Non c’è inclusione senza salute mentale. E non c’è salute mentale senza inclusione. Il rapporto tra benessere psicologico e i programmi di DE&I (Diversity, Equity, Inclusion) in azienda è indissolubile. Eppure, spesso, poco evidente. Un ambiente di lavoro in cui si sente di avere la libertà e le condizioni – di fiducia, ascolto e riconoscimento – per poter esprimersi nella propria unicità, permette infatti alle persone di stare bene. Per contro, indossare una maschera può, alla lunga, portare a malessere emotivo e insoddisfazione.
La sicurezza psicologica, ossia quella condizione in cui le persone si sentono sicure nel poter condividere punti di vista, idee, informazioni su di sé, dovrebbe essere pilastro fondante e prerogativa di qualsiasi iniziativa DE&I. Troppo spesso, invece, le persone, soprattutto se appartenenti a minoranze, sperimentano ansia e stress legati proprio all’impossibilità di poter esprimere sé stesse. Nel caso delle minoranze (etniche, di genere, ecc.) si parla nello specifico di minority stress, ossia lo stress sociale – spesso cronico – che deriva dall’essere oggetto di pregiudizi, discriminazioni ed esclusione.

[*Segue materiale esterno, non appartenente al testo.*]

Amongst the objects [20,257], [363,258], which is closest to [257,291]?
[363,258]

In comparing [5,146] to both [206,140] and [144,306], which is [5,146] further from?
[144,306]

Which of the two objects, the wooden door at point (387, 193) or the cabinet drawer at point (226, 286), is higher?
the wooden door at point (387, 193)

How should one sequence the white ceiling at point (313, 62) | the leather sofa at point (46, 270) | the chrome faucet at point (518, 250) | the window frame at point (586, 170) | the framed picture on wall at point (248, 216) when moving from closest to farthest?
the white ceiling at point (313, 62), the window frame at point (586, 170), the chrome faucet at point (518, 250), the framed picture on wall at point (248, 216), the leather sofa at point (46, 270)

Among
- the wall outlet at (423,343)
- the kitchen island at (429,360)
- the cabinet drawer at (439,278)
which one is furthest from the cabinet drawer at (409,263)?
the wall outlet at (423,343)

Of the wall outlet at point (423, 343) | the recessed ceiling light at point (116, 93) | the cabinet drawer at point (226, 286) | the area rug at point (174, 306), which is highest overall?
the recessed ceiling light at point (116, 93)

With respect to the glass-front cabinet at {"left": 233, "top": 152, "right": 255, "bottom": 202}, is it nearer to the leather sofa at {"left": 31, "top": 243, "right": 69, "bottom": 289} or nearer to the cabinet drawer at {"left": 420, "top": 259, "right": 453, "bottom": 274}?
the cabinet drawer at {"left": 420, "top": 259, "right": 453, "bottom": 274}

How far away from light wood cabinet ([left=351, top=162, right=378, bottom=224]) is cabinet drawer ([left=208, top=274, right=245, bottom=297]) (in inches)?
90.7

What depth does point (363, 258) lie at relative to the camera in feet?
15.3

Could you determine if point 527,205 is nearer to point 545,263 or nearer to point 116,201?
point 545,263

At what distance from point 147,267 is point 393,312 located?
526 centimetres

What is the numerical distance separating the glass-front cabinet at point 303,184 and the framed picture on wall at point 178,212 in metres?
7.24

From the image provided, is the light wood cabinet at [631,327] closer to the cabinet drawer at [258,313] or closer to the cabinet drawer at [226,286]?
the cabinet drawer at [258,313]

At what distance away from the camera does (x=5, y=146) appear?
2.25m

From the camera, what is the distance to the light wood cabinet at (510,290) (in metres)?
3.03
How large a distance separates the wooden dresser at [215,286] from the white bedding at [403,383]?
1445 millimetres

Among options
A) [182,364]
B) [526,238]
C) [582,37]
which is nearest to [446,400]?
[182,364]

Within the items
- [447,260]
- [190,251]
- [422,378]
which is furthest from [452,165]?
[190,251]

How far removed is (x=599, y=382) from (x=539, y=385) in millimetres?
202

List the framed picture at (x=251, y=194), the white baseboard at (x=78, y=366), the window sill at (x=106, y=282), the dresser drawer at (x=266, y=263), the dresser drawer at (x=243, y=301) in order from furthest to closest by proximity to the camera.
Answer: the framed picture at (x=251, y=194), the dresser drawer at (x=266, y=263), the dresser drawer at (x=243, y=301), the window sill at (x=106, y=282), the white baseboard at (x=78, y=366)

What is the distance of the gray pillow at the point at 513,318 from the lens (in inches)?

Non c’è salute mentale senza inclusione.
Non sorprende, dunque, che secondo una ricerca globale di Boston Consulting Group, il 50% dei lavoratori e delle lavoratrici intervistati abbia cambiato lavoro a causa di una cultura organizzativa non inclusiva. Il 75% delle persone LGBTQI+ dichiara di aver vissuto situazioni spiacevoli legate alla propria identità di genere o orientamento sessuale, informazioni, quest’ultima, che il 40% preferisce tacere. Questo, lo scenario in cui le aziende sono immerse.
La mancanza di sicurezza psicologica e l’impossibilità di esprimersi non sono tuttavia gli unici elementi in gioco nel rapporto tra inclusione e salute mentale. I programmi di DE&I si occupano di pari opportunità, identità di genere, diversità culturale, disabilità, età. Manca, frequentemente, una voce alla lista: la dimensione mentale. Secondo le stime dell’OMS, depressione, disturbi d’ansia e disturbo bipolare sono le malattie mentali più diffuse a livello globale. Secondo alcune stime, in Italia la depressione colpisce 3 milioni di persone, di cui 2 milioni sono donne. Eppure, nei contesti organizzativi vengono taciute. Le ragioni sono tante, ma hanno a che fare con una matrice comune: la mancanza di consapevolezza sul tema. Non c’è inclusione senza salute mentale.
Le aziende dovrebbero guardare alla persona nella sua complessità e interezza, includendo a tutti gli effetti la dimensione mentale nella lista delle diversità. In un’ottica di person integration è infatti essenziale integrare i tanti e sfaccettati aspetti che costituiscono qualsiasi unicità. Come posso stare bene se devo nascondere il mio orientamento sessuale sul posto di lavoro? Se devo tacere i miei episodi depressivi? Se non mi sento al sicuro nel raccontare le mie origini? E se non sto bene, come posso lavorare bene?
Una prospettiva integrata di persona genera un valore enorme: quanto perdono le aziende se guardano ai loro dipendenti come funzioni e ruoli, piuttosto che nomi, caratteristiche personali, storie ed esperienze di vita, identità complesse e non puntiformi? Come scriveva magistralmente Pirandello: “Imparerai a tue spese che nel lungo tragitto della vita incontrerai tante maschere e pochi volti”. È giunto il momento di popolare le aziende di volti.